Falsters Minder (literally Falster's Memories) is the city museum of Nykøbing on the Danish island of Falster. It is housed in the 17th century half-timbered building known as Czarens Hus (the Czar's House).

==History==
Czarens Hus is one of Nykøbing's oldest buildings, dating from the 1690s. The main entrance, now the museum entrance, used to be through the even older half-timbered Kragsnaps Hus. Archeological investigations and old maps show that the corner of Langgade and Færgestræde has been inhabited since the 13th century. It served area farmers and merchants both as a supplies store and a guest house.

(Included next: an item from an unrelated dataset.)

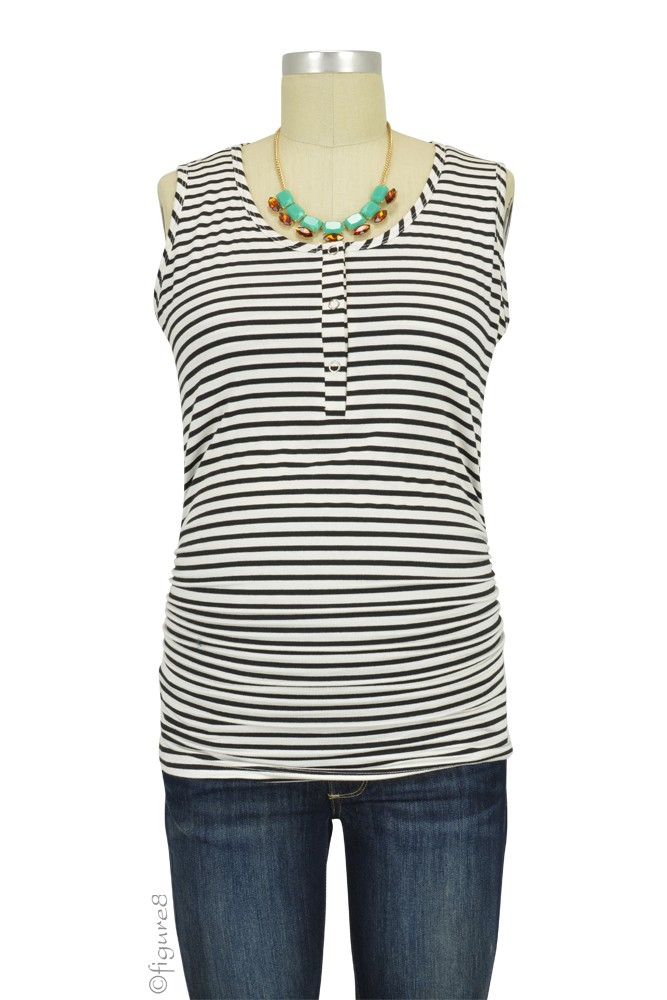 Mimi Ruched Snap Maternity & Nursing Tank (Black & White Stripes)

The earliest known owner of the building was Ivar Rosenfeldt, a postmaster, who operated an inn from 1697. During the Great Northern War at the beginning of the 18th century, Frederik IV allied himself with Peter the Great, Czar of Russia, who made his fleet available for Frederik's intended landing in Scania. It was while the fleet was anchored in Copenhagen that the czar visited Nykøbing in July 1716. Known for his rather unorthodox ways, Peter the Great chose to dine in Rosenfeldt's inn (one source states he lived in Czarens Hus), rather than with the court at Nykøbing Castle. Ever since, the building has been known as Czarens Hus. Today it still operates as a restaurant in authentic surroundings.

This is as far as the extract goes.